TO DO.
Below are records; give the number of their lines that hold the word "Watch", and write nothing more.
================================
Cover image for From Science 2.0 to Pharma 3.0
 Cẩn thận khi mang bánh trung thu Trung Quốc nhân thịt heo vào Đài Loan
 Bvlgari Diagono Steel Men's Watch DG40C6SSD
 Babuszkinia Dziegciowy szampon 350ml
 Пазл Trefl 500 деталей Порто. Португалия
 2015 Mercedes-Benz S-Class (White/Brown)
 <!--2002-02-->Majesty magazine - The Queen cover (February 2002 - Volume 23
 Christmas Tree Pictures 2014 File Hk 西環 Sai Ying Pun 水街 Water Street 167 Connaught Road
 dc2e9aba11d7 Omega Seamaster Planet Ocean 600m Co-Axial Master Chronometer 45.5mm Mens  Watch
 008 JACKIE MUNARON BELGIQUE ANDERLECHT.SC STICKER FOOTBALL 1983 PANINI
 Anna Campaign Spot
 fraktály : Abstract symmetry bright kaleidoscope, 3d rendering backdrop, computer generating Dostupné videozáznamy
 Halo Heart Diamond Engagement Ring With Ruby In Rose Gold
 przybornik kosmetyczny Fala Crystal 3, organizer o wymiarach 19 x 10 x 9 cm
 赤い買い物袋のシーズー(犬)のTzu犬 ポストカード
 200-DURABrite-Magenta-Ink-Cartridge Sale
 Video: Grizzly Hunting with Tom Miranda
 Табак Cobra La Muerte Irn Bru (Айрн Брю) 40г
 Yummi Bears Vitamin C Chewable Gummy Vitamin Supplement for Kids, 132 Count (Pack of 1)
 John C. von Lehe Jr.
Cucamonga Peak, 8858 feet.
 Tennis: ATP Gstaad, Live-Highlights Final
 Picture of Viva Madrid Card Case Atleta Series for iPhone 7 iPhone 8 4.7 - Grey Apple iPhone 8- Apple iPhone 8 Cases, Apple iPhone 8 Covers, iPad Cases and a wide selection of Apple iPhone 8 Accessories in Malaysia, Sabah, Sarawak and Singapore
================================
PROBLEM SOLUTION.
2